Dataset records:
= = = = = = =

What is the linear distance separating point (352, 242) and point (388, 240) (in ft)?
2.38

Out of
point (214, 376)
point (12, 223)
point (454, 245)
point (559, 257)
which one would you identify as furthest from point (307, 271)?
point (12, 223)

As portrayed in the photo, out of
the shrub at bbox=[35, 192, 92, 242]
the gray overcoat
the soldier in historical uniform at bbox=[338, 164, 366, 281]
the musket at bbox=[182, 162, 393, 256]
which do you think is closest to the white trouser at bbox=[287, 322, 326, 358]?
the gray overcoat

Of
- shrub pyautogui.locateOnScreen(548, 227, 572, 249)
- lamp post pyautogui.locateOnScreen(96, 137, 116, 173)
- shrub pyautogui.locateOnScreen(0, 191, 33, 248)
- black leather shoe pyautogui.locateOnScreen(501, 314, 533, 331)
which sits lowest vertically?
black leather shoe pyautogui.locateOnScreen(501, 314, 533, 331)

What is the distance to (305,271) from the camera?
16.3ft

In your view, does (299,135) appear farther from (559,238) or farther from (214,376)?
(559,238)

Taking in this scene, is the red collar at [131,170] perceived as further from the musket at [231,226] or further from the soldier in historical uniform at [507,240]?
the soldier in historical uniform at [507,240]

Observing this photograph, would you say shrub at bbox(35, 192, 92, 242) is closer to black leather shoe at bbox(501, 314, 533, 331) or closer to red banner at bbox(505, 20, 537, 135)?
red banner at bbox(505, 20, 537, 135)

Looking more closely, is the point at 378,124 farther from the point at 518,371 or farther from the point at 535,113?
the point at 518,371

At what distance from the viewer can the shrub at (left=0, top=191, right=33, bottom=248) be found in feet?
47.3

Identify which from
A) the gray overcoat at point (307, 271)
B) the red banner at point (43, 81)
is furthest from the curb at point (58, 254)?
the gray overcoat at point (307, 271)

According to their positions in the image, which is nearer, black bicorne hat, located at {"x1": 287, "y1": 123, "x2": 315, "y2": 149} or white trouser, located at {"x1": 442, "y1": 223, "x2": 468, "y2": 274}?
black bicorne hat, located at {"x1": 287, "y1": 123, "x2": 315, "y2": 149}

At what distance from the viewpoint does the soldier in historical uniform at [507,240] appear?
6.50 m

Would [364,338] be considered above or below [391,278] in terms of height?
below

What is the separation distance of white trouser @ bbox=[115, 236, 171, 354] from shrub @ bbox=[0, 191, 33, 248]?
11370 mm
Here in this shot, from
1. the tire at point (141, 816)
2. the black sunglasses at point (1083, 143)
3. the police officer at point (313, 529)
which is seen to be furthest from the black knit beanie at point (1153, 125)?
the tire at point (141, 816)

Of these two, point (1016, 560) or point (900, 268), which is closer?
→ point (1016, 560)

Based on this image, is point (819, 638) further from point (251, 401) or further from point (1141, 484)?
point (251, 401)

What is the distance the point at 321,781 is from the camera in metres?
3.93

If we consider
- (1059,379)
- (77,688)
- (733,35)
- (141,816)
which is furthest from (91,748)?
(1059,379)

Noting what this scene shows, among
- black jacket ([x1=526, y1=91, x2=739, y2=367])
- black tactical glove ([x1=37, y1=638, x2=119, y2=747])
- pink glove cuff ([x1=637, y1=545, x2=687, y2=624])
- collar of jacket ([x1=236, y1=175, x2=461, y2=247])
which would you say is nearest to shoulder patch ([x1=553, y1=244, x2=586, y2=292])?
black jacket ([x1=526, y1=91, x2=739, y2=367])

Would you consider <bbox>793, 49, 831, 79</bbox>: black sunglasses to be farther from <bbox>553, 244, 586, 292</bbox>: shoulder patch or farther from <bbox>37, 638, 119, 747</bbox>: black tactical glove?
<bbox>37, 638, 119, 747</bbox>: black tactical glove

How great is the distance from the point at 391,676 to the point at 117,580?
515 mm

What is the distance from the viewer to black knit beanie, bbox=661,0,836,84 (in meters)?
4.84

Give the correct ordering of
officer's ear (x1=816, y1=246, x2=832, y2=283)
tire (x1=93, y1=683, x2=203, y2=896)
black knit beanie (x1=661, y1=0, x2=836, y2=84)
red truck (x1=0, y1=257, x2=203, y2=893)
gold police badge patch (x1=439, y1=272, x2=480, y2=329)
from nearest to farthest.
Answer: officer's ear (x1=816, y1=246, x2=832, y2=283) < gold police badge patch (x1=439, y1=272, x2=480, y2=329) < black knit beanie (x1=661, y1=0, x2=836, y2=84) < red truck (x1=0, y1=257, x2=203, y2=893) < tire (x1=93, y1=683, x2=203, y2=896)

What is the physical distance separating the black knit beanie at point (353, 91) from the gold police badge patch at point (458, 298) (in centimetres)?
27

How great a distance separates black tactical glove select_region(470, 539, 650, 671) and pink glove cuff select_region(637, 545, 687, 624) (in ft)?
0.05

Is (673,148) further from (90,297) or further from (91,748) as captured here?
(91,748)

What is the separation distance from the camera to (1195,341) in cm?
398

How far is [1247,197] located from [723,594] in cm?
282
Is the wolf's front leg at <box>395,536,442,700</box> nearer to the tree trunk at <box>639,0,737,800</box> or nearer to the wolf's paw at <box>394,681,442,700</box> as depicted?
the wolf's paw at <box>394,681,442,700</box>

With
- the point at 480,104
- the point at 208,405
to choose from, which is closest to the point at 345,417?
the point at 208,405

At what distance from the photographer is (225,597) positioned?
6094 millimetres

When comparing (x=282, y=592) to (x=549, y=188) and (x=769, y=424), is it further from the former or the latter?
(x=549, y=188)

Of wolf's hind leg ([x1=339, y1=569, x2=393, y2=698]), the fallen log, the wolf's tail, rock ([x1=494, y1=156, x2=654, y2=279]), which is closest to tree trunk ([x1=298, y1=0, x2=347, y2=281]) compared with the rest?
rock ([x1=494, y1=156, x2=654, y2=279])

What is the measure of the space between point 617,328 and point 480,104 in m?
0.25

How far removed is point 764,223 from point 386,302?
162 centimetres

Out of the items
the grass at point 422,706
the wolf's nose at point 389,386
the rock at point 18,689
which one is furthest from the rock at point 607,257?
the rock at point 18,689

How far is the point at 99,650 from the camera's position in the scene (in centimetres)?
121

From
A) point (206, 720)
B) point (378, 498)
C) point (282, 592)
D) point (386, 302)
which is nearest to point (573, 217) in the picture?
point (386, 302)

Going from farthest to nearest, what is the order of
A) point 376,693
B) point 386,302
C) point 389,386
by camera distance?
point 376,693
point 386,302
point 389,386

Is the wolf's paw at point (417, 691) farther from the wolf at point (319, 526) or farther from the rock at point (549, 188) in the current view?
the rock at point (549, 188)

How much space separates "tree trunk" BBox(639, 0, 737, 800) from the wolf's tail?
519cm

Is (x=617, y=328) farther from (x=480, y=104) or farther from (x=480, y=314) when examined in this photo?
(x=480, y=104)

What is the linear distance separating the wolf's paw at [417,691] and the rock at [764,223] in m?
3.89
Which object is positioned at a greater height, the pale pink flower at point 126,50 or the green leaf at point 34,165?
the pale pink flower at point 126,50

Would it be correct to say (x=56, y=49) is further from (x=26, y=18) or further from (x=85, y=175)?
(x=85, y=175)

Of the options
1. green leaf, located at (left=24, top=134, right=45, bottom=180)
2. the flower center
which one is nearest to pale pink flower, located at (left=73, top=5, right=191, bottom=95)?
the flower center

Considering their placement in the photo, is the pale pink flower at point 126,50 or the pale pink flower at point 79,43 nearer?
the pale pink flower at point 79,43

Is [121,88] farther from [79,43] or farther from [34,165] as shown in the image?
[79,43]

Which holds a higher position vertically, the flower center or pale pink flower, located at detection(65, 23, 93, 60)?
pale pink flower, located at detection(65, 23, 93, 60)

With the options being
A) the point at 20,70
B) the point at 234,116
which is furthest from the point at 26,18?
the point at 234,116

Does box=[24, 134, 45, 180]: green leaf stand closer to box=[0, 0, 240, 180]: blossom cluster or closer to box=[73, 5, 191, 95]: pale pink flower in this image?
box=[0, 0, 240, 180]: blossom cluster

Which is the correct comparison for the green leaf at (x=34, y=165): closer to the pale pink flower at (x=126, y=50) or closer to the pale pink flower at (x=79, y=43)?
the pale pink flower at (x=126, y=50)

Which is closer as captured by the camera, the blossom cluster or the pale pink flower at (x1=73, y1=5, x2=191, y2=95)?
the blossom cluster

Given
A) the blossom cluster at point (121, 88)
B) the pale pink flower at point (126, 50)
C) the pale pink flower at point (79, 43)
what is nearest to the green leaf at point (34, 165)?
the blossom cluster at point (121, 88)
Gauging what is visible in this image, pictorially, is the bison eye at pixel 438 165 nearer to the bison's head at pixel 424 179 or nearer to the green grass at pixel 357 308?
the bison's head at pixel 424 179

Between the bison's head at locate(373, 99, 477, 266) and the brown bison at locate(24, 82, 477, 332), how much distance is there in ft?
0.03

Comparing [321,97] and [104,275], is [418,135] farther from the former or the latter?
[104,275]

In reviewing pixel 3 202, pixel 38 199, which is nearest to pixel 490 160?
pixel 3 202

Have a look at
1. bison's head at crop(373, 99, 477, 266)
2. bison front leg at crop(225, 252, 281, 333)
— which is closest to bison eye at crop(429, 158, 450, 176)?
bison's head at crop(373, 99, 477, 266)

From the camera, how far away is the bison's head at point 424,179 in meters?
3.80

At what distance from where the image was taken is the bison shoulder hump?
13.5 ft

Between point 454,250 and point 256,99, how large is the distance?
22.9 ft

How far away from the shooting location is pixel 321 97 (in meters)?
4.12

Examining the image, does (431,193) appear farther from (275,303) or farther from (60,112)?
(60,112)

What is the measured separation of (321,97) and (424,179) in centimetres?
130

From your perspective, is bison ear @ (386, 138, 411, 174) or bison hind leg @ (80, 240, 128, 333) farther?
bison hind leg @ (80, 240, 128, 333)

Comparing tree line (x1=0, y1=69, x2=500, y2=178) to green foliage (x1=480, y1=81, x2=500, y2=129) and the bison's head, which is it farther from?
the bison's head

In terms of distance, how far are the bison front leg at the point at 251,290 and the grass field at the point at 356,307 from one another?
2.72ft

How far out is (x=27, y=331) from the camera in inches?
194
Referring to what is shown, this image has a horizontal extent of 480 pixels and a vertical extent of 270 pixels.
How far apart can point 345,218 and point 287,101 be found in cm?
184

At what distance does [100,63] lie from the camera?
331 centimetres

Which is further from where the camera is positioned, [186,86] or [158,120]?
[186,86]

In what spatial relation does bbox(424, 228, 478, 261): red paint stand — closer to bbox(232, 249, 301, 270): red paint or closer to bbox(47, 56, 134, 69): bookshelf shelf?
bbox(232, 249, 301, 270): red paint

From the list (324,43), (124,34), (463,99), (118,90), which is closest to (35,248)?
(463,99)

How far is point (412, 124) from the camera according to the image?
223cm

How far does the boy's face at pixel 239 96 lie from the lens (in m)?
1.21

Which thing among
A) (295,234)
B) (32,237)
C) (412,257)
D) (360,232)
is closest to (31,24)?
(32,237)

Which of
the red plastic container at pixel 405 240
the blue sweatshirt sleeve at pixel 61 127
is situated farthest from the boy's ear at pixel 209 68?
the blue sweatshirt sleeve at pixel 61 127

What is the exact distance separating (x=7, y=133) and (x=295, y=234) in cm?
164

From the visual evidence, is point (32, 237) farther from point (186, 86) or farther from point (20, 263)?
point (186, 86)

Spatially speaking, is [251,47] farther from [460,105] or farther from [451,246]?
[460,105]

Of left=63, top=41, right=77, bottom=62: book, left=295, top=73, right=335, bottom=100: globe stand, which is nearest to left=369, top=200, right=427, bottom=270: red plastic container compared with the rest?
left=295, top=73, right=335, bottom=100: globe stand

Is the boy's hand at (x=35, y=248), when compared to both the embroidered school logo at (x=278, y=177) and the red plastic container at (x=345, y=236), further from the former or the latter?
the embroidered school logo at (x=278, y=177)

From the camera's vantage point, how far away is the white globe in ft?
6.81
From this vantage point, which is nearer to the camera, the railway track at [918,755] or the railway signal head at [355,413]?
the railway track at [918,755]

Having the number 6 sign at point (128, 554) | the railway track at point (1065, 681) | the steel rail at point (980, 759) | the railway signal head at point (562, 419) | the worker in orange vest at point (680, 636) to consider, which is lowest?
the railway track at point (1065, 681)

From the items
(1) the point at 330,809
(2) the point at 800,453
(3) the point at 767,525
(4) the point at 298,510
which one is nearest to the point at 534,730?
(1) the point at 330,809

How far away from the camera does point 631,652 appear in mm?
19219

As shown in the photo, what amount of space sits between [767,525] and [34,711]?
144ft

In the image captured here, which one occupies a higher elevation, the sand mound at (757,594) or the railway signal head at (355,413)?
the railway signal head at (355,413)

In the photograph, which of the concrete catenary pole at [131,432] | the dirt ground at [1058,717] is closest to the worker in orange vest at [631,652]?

= = = = = = =

## Required work
Reproduce verbatim the lines of the records from the line containing "Having the number" through the end of the records.

## Answer to this problem
Having the number 6 sign at point (128, 554) | the railway track at point (1065, 681) | the steel rail at point (980, 759) | the railway signal head at point (562, 419) | the worker in orange vest at point (680, 636) to consider, which is lowest?
the railway track at point (1065, 681)

From the items
(1) the point at 330,809
(2) the point at 800,453
(3) the point at 767,525
(4) the point at 298,510
which one is nearest to the point at 534,730?
(1) the point at 330,809

How far away from the camera does point 631,652 appear in mm?
19219

As shown in the photo, what amount of space sits between [767,525] and [34,711]?
144ft

In the image captured here, which one occupies a higher elevation, the sand mound at (757,594) or the railway signal head at (355,413)?
the railway signal head at (355,413)

In the photograph, which of the concrete catenary pole at [131,432] | the dirt ground at [1058,717] is closest to the worker in orange vest at [631,652]?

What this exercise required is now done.